→ **Excerpted text**:
◇ ◇ ◇
A Love Note To My Wife
This side of heaven, my wife is as close to perfect as can be. HEAR ME: she is not perfect…but she is perfectly flawed for me. Kaitlyn doesn’t value the type of independence conveyed in the song lyrics of artists like Ariana Grande, Beyonce or Destiny’s Child. Though she works hard for what she has - buying her own shoes, getting her nails and hair done, her strength is not found in hard work or her occupation but in the Lord’s occupation of her heart. Co-heirly dependent, I’ve seen her accomplish more than most woman dare to.
Initially meeting through random happenchance at a bar, we subsequently grew fond of each other over time. After three years of dating, I popped the question on Christmas day of 2013 - It was the second best decision of my life. With enough proverbial baggage to fill Grand Central Station, we married October 18th, 2014. The next summer, we started following Jesus - best decision of our lives - and spent the honeymoon stage of our marriage serving in a local church body. Once a recreational user of drugs, I stopped.
Growing in Christ, we grew together.
◇ ◇ ◇
→ **Records supplied**:

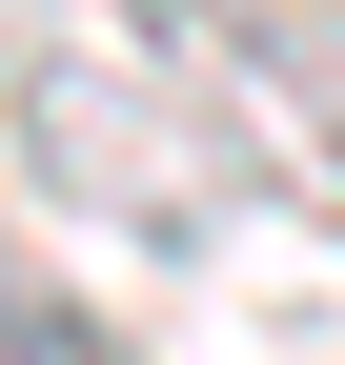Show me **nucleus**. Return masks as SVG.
<instances>
[{
	"mask_svg": "<svg viewBox=\"0 0 345 365\" xmlns=\"http://www.w3.org/2000/svg\"><path fill=\"white\" fill-rule=\"evenodd\" d=\"M0 102H21V163L61 182L81 223H122V244H203V223L244 203L224 122H203L163 61H102V41H21V61H0Z\"/></svg>",
	"mask_w": 345,
	"mask_h": 365,
	"instance_id": "f257e3e1",
	"label": "nucleus"
},
{
	"mask_svg": "<svg viewBox=\"0 0 345 365\" xmlns=\"http://www.w3.org/2000/svg\"><path fill=\"white\" fill-rule=\"evenodd\" d=\"M122 41H143V61L224 122V163H244V182H284L305 223H345V102L284 61L264 21H224V0H122Z\"/></svg>",
	"mask_w": 345,
	"mask_h": 365,
	"instance_id": "f03ea898",
	"label": "nucleus"
},
{
	"mask_svg": "<svg viewBox=\"0 0 345 365\" xmlns=\"http://www.w3.org/2000/svg\"><path fill=\"white\" fill-rule=\"evenodd\" d=\"M0 365H122V345L81 325V304L41 284V264H0Z\"/></svg>",
	"mask_w": 345,
	"mask_h": 365,
	"instance_id": "7ed1b4c3",
	"label": "nucleus"
},
{
	"mask_svg": "<svg viewBox=\"0 0 345 365\" xmlns=\"http://www.w3.org/2000/svg\"><path fill=\"white\" fill-rule=\"evenodd\" d=\"M21 41H61V21H41V0H0V61H21Z\"/></svg>",
	"mask_w": 345,
	"mask_h": 365,
	"instance_id": "20e7f679",
	"label": "nucleus"
},
{
	"mask_svg": "<svg viewBox=\"0 0 345 365\" xmlns=\"http://www.w3.org/2000/svg\"><path fill=\"white\" fill-rule=\"evenodd\" d=\"M305 21H325V41H345V0H305Z\"/></svg>",
	"mask_w": 345,
	"mask_h": 365,
	"instance_id": "39448f33",
	"label": "nucleus"
}]
</instances>
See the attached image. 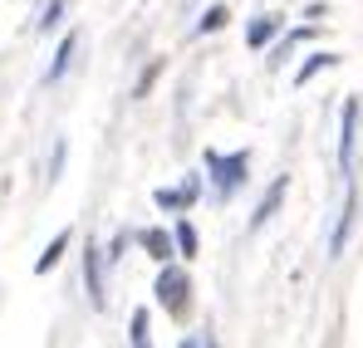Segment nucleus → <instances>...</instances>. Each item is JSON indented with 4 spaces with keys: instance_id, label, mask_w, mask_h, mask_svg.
<instances>
[{
    "instance_id": "obj_6",
    "label": "nucleus",
    "mask_w": 363,
    "mask_h": 348,
    "mask_svg": "<svg viewBox=\"0 0 363 348\" xmlns=\"http://www.w3.org/2000/svg\"><path fill=\"white\" fill-rule=\"evenodd\" d=\"M84 285H89V304L104 309V255H99L94 240H89V250H84Z\"/></svg>"
},
{
    "instance_id": "obj_5",
    "label": "nucleus",
    "mask_w": 363,
    "mask_h": 348,
    "mask_svg": "<svg viewBox=\"0 0 363 348\" xmlns=\"http://www.w3.org/2000/svg\"><path fill=\"white\" fill-rule=\"evenodd\" d=\"M196 191H201V176L191 172V176H186V181H182V186H162V191H157L152 201H157L162 211H186V206L196 201Z\"/></svg>"
},
{
    "instance_id": "obj_16",
    "label": "nucleus",
    "mask_w": 363,
    "mask_h": 348,
    "mask_svg": "<svg viewBox=\"0 0 363 348\" xmlns=\"http://www.w3.org/2000/svg\"><path fill=\"white\" fill-rule=\"evenodd\" d=\"M60 15H64V0H50V5L40 10V20H35V30H50V25H60Z\"/></svg>"
},
{
    "instance_id": "obj_2",
    "label": "nucleus",
    "mask_w": 363,
    "mask_h": 348,
    "mask_svg": "<svg viewBox=\"0 0 363 348\" xmlns=\"http://www.w3.org/2000/svg\"><path fill=\"white\" fill-rule=\"evenodd\" d=\"M152 294H157V304H162V309H167L172 319H182V314L191 309V280H186V270L167 265V260H162V275H157Z\"/></svg>"
},
{
    "instance_id": "obj_18",
    "label": "nucleus",
    "mask_w": 363,
    "mask_h": 348,
    "mask_svg": "<svg viewBox=\"0 0 363 348\" xmlns=\"http://www.w3.org/2000/svg\"><path fill=\"white\" fill-rule=\"evenodd\" d=\"M201 348H216V334H206V339H201Z\"/></svg>"
},
{
    "instance_id": "obj_8",
    "label": "nucleus",
    "mask_w": 363,
    "mask_h": 348,
    "mask_svg": "<svg viewBox=\"0 0 363 348\" xmlns=\"http://www.w3.org/2000/svg\"><path fill=\"white\" fill-rule=\"evenodd\" d=\"M74 55H79V35L69 30V35H64V45H60V55H55V64H50V74H45V79H50V84H55V79H64V74H69V64H74Z\"/></svg>"
},
{
    "instance_id": "obj_11",
    "label": "nucleus",
    "mask_w": 363,
    "mask_h": 348,
    "mask_svg": "<svg viewBox=\"0 0 363 348\" xmlns=\"http://www.w3.org/2000/svg\"><path fill=\"white\" fill-rule=\"evenodd\" d=\"M64 250H69V231H60L55 240H50V250H45V255L35 260V275H50V270L60 265V255H64Z\"/></svg>"
},
{
    "instance_id": "obj_3",
    "label": "nucleus",
    "mask_w": 363,
    "mask_h": 348,
    "mask_svg": "<svg viewBox=\"0 0 363 348\" xmlns=\"http://www.w3.org/2000/svg\"><path fill=\"white\" fill-rule=\"evenodd\" d=\"M354 216H359V186H354V176H344V206H339V221H334V235H329V255H344Z\"/></svg>"
},
{
    "instance_id": "obj_13",
    "label": "nucleus",
    "mask_w": 363,
    "mask_h": 348,
    "mask_svg": "<svg viewBox=\"0 0 363 348\" xmlns=\"http://www.w3.org/2000/svg\"><path fill=\"white\" fill-rule=\"evenodd\" d=\"M226 20H231V10H226V5H211V10L201 15V25H196V35H216V30H221Z\"/></svg>"
},
{
    "instance_id": "obj_9",
    "label": "nucleus",
    "mask_w": 363,
    "mask_h": 348,
    "mask_svg": "<svg viewBox=\"0 0 363 348\" xmlns=\"http://www.w3.org/2000/svg\"><path fill=\"white\" fill-rule=\"evenodd\" d=\"M280 25H285V15H260V20L245 30V45H250V50H260V45H265V40H270Z\"/></svg>"
},
{
    "instance_id": "obj_17",
    "label": "nucleus",
    "mask_w": 363,
    "mask_h": 348,
    "mask_svg": "<svg viewBox=\"0 0 363 348\" xmlns=\"http://www.w3.org/2000/svg\"><path fill=\"white\" fill-rule=\"evenodd\" d=\"M157 74H162V64H152V69H147V74H143V79H138V99H143V94H147V89H152V79H157Z\"/></svg>"
},
{
    "instance_id": "obj_14",
    "label": "nucleus",
    "mask_w": 363,
    "mask_h": 348,
    "mask_svg": "<svg viewBox=\"0 0 363 348\" xmlns=\"http://www.w3.org/2000/svg\"><path fill=\"white\" fill-rule=\"evenodd\" d=\"M172 240H177V250L186 255V260H191V255H201V250H196V231H191V221H177Z\"/></svg>"
},
{
    "instance_id": "obj_4",
    "label": "nucleus",
    "mask_w": 363,
    "mask_h": 348,
    "mask_svg": "<svg viewBox=\"0 0 363 348\" xmlns=\"http://www.w3.org/2000/svg\"><path fill=\"white\" fill-rule=\"evenodd\" d=\"M359 113H363V103L349 99V103H344V128H339V172L344 176L354 167V147H359Z\"/></svg>"
},
{
    "instance_id": "obj_7",
    "label": "nucleus",
    "mask_w": 363,
    "mask_h": 348,
    "mask_svg": "<svg viewBox=\"0 0 363 348\" xmlns=\"http://www.w3.org/2000/svg\"><path fill=\"white\" fill-rule=\"evenodd\" d=\"M285 191H290V176H275V181H270V191L260 196V206L250 211V231H260V226H265V221H270V216L280 211V201H285Z\"/></svg>"
},
{
    "instance_id": "obj_1",
    "label": "nucleus",
    "mask_w": 363,
    "mask_h": 348,
    "mask_svg": "<svg viewBox=\"0 0 363 348\" xmlns=\"http://www.w3.org/2000/svg\"><path fill=\"white\" fill-rule=\"evenodd\" d=\"M206 176H211L216 196H221V201H231V196H236V186L250 176V152H211V147H206Z\"/></svg>"
},
{
    "instance_id": "obj_15",
    "label": "nucleus",
    "mask_w": 363,
    "mask_h": 348,
    "mask_svg": "<svg viewBox=\"0 0 363 348\" xmlns=\"http://www.w3.org/2000/svg\"><path fill=\"white\" fill-rule=\"evenodd\" d=\"M133 348H152V339H147V309L133 314Z\"/></svg>"
},
{
    "instance_id": "obj_12",
    "label": "nucleus",
    "mask_w": 363,
    "mask_h": 348,
    "mask_svg": "<svg viewBox=\"0 0 363 348\" xmlns=\"http://www.w3.org/2000/svg\"><path fill=\"white\" fill-rule=\"evenodd\" d=\"M334 64H339V55H324V50H319V55H309V64H304L300 74H295V84H309L319 69H334Z\"/></svg>"
},
{
    "instance_id": "obj_10",
    "label": "nucleus",
    "mask_w": 363,
    "mask_h": 348,
    "mask_svg": "<svg viewBox=\"0 0 363 348\" xmlns=\"http://www.w3.org/2000/svg\"><path fill=\"white\" fill-rule=\"evenodd\" d=\"M138 245H143V250H147L152 260H167L177 240H172V235H167V231H143V235H138Z\"/></svg>"
}]
</instances>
◇ ◇ ◇
→ **Work to complete**:
Carry on the love note to a wife after its last sentence, "Growing in Christ, we grew together." The lines above have no part in this.

→ **Exercise result**:
At the time, Kaitlyn was running the now defunct, www.kaitlynstephens.com as an empowerment coach; writing a book entitled “Think Like Jesus: A Five Week Devotional For Lady Bosses,” creating awesome free resources like Purpose In The Positive: A Journal For The Passionate, writing for the Huffington Post, being featured in amazing ministry publications like Propel Women, getting interviewed in podcasts and being featured as an online influencer in various blogs. In addition, she gladly volunteered her time at church to help supplement various administrative duties, while also lending a hand to execute special events like conferences and nights of worship. But more importantly, she kept our family her number one ministry. I wish I could say the same…
Although I had a job requiring extensive travel, I happily volunteered my time to serving in the parking lot ministry at church. As a lover of people, rain or shine, I loved welcoming people in to a place that helped shape my faith. After years of running away from the Lord, I experienced the love of the Father at that place for the first time in a long time. Because our lives changed for the better after getting involved, anytime someone drove into the parking lot - I wanted them to feel like we did the first time we visited; welcomed and wanted: loved, valued, & believed in. It was here our circle of friends grew, too. New found friends felt like family. As the lyrics to one of my favorite Gallery Cat songs goes, “Life is great and it’s only getting better.” It seemed too good to be true.
Seven months after we started following Jesus, and after nearly being bankrupted by a business deal gone bad, I started using again.
Delusional, destructive, and filled with the type of anger that spits in your wifes face while calling her a whore, I was out of control. Intervening, our mentors stepped in an attempt to address the distress I was causing those around me, but I wanted nothing to do with their help. Because in active addiction, I only care about self-preservation. Filled with pride and indignation, rather than confess, I withdrew and hid. Without Kaitlyn knowing the extent of my deception, drug withdrawal was masked as the flu and with lies out the wazoo, she remained faithful during sickness and in health.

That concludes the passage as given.